There are eerie parallels between the stock market’s recent behavior and how it behaved right before the 1929 crash.
That at least is the conclusion reached by a frightening chart that has been making the rounds on Wall Street. The chart superimposes the market’s recent performance on top of a plot of its gyrations in 1928 and 1929.
The picture isn’t pretty. And it’s not as easy as you might think to wriggle out from underneath the bearish significance of this chart.
Before you stock up on gold, guns and ammunition in preparation for a coming Great Depression Part Deux, there are a few things to keep in mind.
One is that contrary to popular belief, the 1929 stock market crash didn’t cause the Great Depression. That economic calamity was caused by a myriad of factors—an economic perfect storm, if you will. There were growing problems in the agricultural sector that drastically cut production in the heartland of the US. There was a failure by monetary policy authorities in the Fed to understand that liquidity is the mother’s milk of financial stability. In a 1963 landmark book by Milton Friedman and Anna Schwartz, the authors make a case that the Fed caused a rapid and catastrophic contraction in the money supply. Accepted economic principles state that as the money supply grows or shrinks, so do commodity prices and the value of capital. Kill the money supply, kill the economy. Explode the money supply, explode the economy.

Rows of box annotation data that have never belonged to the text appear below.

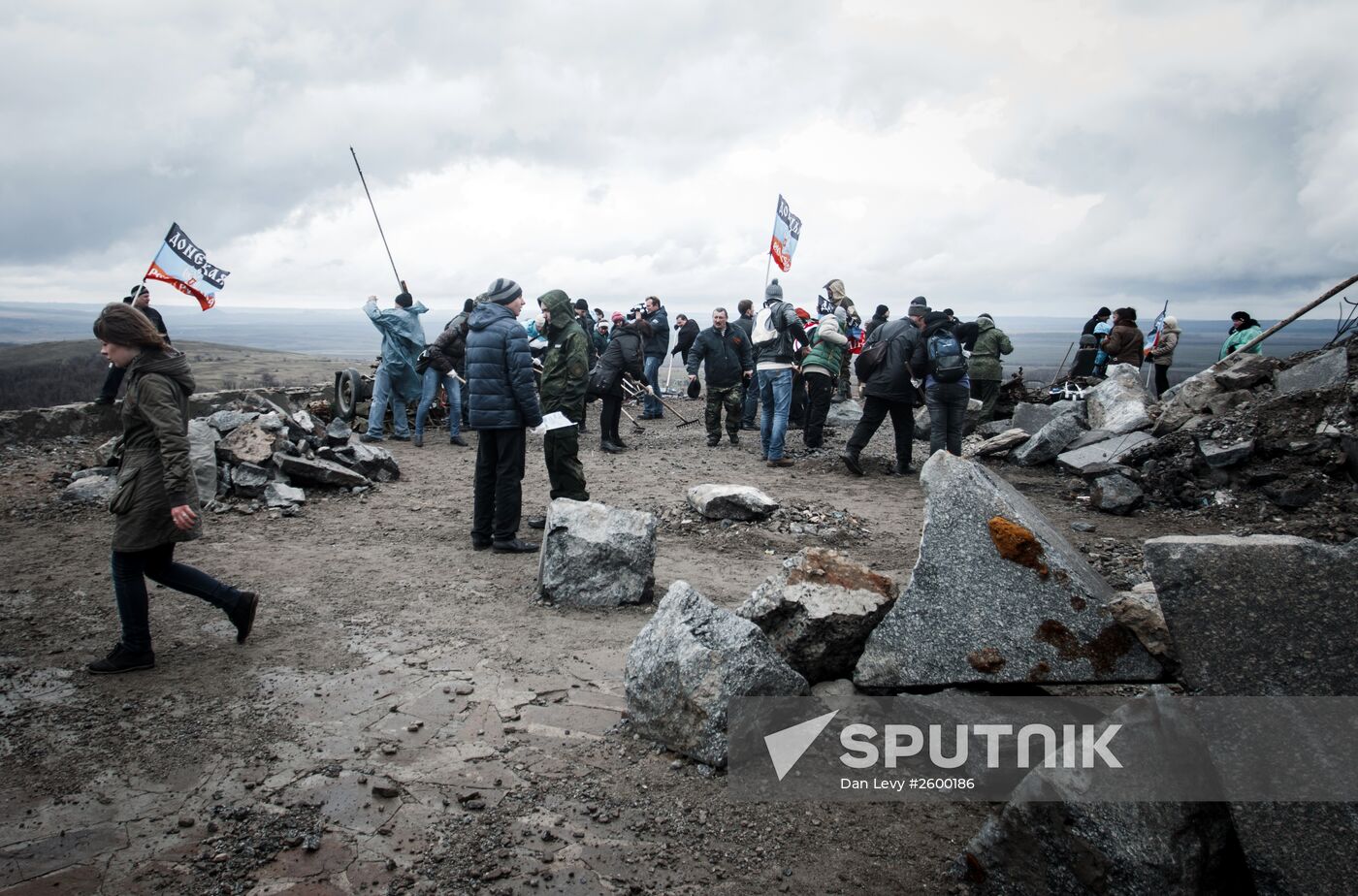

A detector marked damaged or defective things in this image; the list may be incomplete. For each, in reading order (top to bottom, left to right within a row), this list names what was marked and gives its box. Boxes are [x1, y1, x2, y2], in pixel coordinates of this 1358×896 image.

broken concrete slab [1216, 353, 1277, 391]
broken concrete slab [1277, 346, 1352, 396]
broken concrete slab [187, 418, 218, 504]
broken concrete slab [215, 421, 279, 469]
broken concrete slab [272, 456, 369, 489]
broken concrete slab [684, 486, 782, 521]
broken concrete slab [966, 426, 1026, 459]
broken concrete slab [1010, 401, 1081, 436]
broken concrete slab [1010, 415, 1091, 469]
broken concrete slab [1053, 432, 1162, 475]
broken concrete slab [1081, 361, 1146, 434]
broken concrete slab [1086, 472, 1141, 513]
broken concrete slab [1195, 434, 1254, 469]
broken concrete slab [532, 496, 654, 608]
broken concrete slab [847, 450, 1156, 689]
broken concrete slab [738, 545, 896, 687]
broken concrete slab [1146, 534, 1358, 694]
broken concrete slab [625, 584, 803, 765]
broken concrete slab [955, 689, 1244, 890]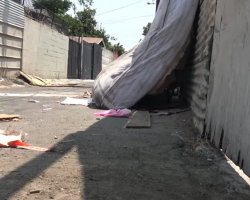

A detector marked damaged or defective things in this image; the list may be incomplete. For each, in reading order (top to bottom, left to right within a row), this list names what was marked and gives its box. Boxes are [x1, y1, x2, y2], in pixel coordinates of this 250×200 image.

rusty metal wall [0, 0, 24, 72]
rusty corrugated sheet [0, 0, 25, 28]
broken wood board [125, 111, 150, 128]
rusty metal wall [184, 0, 217, 135]
rusty corrugated sheet [184, 0, 217, 135]
rusty metal wall [206, 0, 250, 176]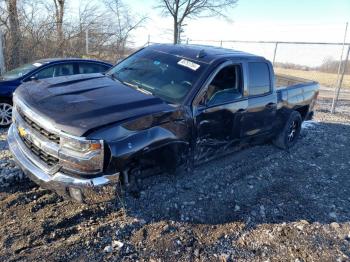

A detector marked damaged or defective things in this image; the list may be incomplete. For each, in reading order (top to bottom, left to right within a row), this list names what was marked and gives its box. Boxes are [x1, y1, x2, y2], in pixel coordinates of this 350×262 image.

crumpled hood [15, 72, 174, 136]
damaged front bumper [6, 125, 119, 205]
broken headlight lens [58, 136, 104, 175]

Second, there are a number of structural and institutional controls in place now to prevent the sudden evaporation of calm and confidence that together slaughtered financial markets in 1929. Trading rules are exquisitely better defined now, such that a runaway collapse on the NYSE and NASDAQ are automatically halted before they begin (that’s an oversimplification, but I’m trying not to bore you).
Three is the fact that the Fed now takes seriously its role as the “lender of last resort,” which you saw in play during the financial crisis of 2008-09. The Fed will keep the spigot on in any crisis that might manifest itself in 2014, just as it did in 2008.

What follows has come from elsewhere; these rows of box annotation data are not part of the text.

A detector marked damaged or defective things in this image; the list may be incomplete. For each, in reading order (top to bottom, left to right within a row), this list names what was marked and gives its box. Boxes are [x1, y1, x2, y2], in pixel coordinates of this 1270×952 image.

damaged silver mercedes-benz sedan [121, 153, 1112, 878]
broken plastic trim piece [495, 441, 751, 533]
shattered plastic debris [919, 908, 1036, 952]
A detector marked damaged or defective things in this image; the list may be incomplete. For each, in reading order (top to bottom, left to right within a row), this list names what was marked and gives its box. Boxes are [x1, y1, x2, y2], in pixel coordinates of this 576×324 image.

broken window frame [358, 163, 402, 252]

But don’t breathe a sigh of relief just yet. From 2009 through June of last year, the Fed began a program known as quantitative easing, in which it purchased trillions in the short term obligations of financial institutions. Those institutions used the cash to invest in capital markets as well as extending loans to businesses and individuals at historically low real interest rates. Stocks recovered steadily, despite anemic growth in the broad economy. In June 2013, the Fed started tapering off on the policy, reducing the flow of money through the system and causing a nearly 700 point drop in the Dow. Chairman Ben Bernanke then decided to slow the pullback of the easing policy, but it restarted a few months later.
This is similar to what happened with the money supply in 1928-29, which could be why there is such a scary correlation between Wall Street in 1929 and Wall Street in 2014. Remember: kill the money supply, kill the economy.
In short, there’s no sustainable way to continuously pump money into the economy. Although the Fed can create money out of thin air, at some point, a massively easy credit policy can only do so much. There also has to be a responsible fiscal policy that allows the private sector to grow and recover the traction it had before the crisis began.
What’s your hope for a responsible fiscal policy with this administration?